My company is Scalable Informatics (http://scalableinformatics.com)

Thank you for clarifying. Re-reading your first comment, in light of your second, I see that that's indeed what you were saying in the first place. But apparently that's not quite what I read :-)
> The only advantage of clustered systems like Spark, Hadoop, and others is aggregate bandwidth to disk and memory.

Also, aggregate network bandwidth. A major use case for clustered processing is that it is MUCH faster to download external data in parallel across a cluster than in parallel on one box. If timeliness is a major use case of the system you're building, this basically requires a cluster, unless you want to end up re-implementing cluster functionality yourself.

> The only advantage of clustered systems like Spark, Hadoop, and others is aggregate bandwidth to disk and memory.

No it isn't.

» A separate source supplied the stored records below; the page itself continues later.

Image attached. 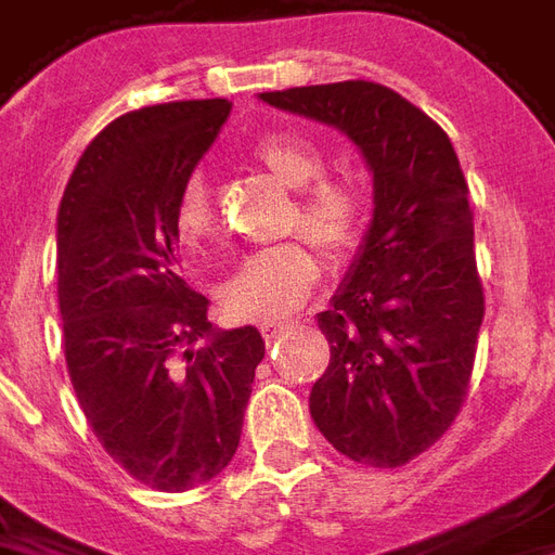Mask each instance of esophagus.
<instances>
[{
    "mask_svg": "<svg viewBox=\"0 0 555 555\" xmlns=\"http://www.w3.org/2000/svg\"><path fill=\"white\" fill-rule=\"evenodd\" d=\"M288 326V321H270V324H261V336H264V341H276Z\"/></svg>",
    "mask_w": 555,
    "mask_h": 555,
    "instance_id": "34e87169",
    "label": "esophagus"
}]
</instances>
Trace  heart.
<instances>
[{
    "label": "heart",
    "mask_w": 555,
    "mask_h": 555,
    "mask_svg": "<svg viewBox=\"0 0 555 555\" xmlns=\"http://www.w3.org/2000/svg\"><path fill=\"white\" fill-rule=\"evenodd\" d=\"M253 157L282 186L297 190L288 231H300L330 261H345L360 249L369 229V198L360 183L324 178L326 159L321 147L300 133H270L255 142ZM175 229L190 246L207 241L214 231L210 183L202 171L183 181L175 202ZM318 276L321 270L314 255L302 243H285L243 258L219 291V300L237 321L270 324L297 312Z\"/></svg>",
    "instance_id": "obj_1"
}]
</instances>
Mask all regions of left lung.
Listing matches in <instances>:
<instances>
[{"label": "left lung", "mask_w": 555, "mask_h": 555, "mask_svg": "<svg viewBox=\"0 0 555 555\" xmlns=\"http://www.w3.org/2000/svg\"><path fill=\"white\" fill-rule=\"evenodd\" d=\"M261 101L341 130L372 169V225L318 314L330 365L309 410L350 461L410 464L464 408L485 318L457 154L418 106L365 79L264 91Z\"/></svg>", "instance_id": "left-lung-1"}]
</instances>
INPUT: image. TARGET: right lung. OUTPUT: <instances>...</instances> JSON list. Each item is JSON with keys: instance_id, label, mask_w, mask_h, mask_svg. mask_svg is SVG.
Returning <instances> with one entry per match:
<instances>
[{"instance_id": "1", "label": "right lung", "mask_w": 555, "mask_h": 555, "mask_svg": "<svg viewBox=\"0 0 555 555\" xmlns=\"http://www.w3.org/2000/svg\"><path fill=\"white\" fill-rule=\"evenodd\" d=\"M229 113L214 98L115 118L59 207V312L79 408L115 464L169 493L231 464L264 360L261 333L214 330L207 297L178 273L175 202Z\"/></svg>"}]
</instances>
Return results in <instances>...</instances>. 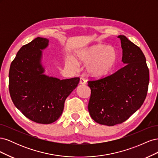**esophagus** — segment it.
<instances>
[{"label": "esophagus", "mask_w": 158, "mask_h": 158, "mask_svg": "<svg viewBox=\"0 0 158 158\" xmlns=\"http://www.w3.org/2000/svg\"><path fill=\"white\" fill-rule=\"evenodd\" d=\"M80 84H82V85H84V84H86V82H85V80L83 78H80Z\"/></svg>", "instance_id": "esophagus-1"}]
</instances>
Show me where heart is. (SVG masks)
I'll use <instances>...</instances> for the list:
<instances>
[{
	"mask_svg": "<svg viewBox=\"0 0 158 158\" xmlns=\"http://www.w3.org/2000/svg\"><path fill=\"white\" fill-rule=\"evenodd\" d=\"M78 60L80 63L87 64V74L91 77L99 78L106 76L115 64L117 52L113 46L98 44L80 51L77 54ZM67 63L76 68L77 62L69 57Z\"/></svg>",
	"mask_w": 158,
	"mask_h": 158,
	"instance_id": "heart-1",
	"label": "heart"
}]
</instances>
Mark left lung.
Wrapping results in <instances>:
<instances>
[{"label":"left lung","mask_w":158,"mask_h":158,"mask_svg":"<svg viewBox=\"0 0 158 158\" xmlns=\"http://www.w3.org/2000/svg\"><path fill=\"white\" fill-rule=\"evenodd\" d=\"M118 37L125 65L106 77L88 81L90 116L96 123L107 126L125 122L142 106L150 80L149 69L140 47L125 35Z\"/></svg>","instance_id":"8db88e82"}]
</instances>
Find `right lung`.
I'll use <instances>...</instances> for the list:
<instances>
[{"label":"right lung","mask_w":158,"mask_h":158,"mask_svg":"<svg viewBox=\"0 0 158 158\" xmlns=\"http://www.w3.org/2000/svg\"><path fill=\"white\" fill-rule=\"evenodd\" d=\"M48 43L38 37L23 45L9 70V92L14 106L25 117L41 124H50L59 118L66 99L80 81V78L60 80L43 74L41 50Z\"/></svg>","instance_id":"add662e5"}]
</instances>
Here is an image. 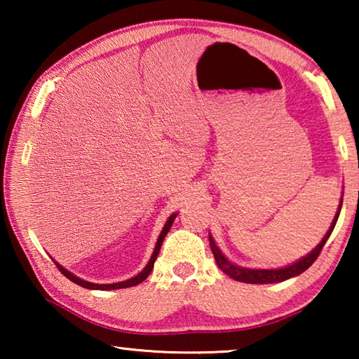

There are plenty of CPU-bound tasks that run much faster if the work is distributed in parallel across multiple machines. We use Hadoop at my company primarily for that reason.

Can you say something more about your workload? Ever since dipping my feet in the MPI pool, I've wondered what kind of problems really lend themselves to running in parallell across multiple machines these days - assuming a single machine has at least 32 hardware threads.

I know there are modelling work loads, like weather forecasting and analysing seismic data - but curious what kind of work you are doing?

This is true but keep in mind that you have to set up a pipeline for collecting the data into HDFS (Storm? batch loading?) & you have to pay for the machines.

So while your analysis is valid, there are more "costs" at play like developer time, cluster maintenance, hardware. I like to play with Spark's ML libraries but am wary about designing projects specifically around them because of this overhead, especially when trying to distribute some API/tech that you'd like others to use.

Not trying to be a downer, I actually wish the choice to go distributed was more of a no-brainer, hah. Would love for some APIs to emerge that could be used locally/distributed transparently without actually having to run a dummy cluster & data migration to run locally.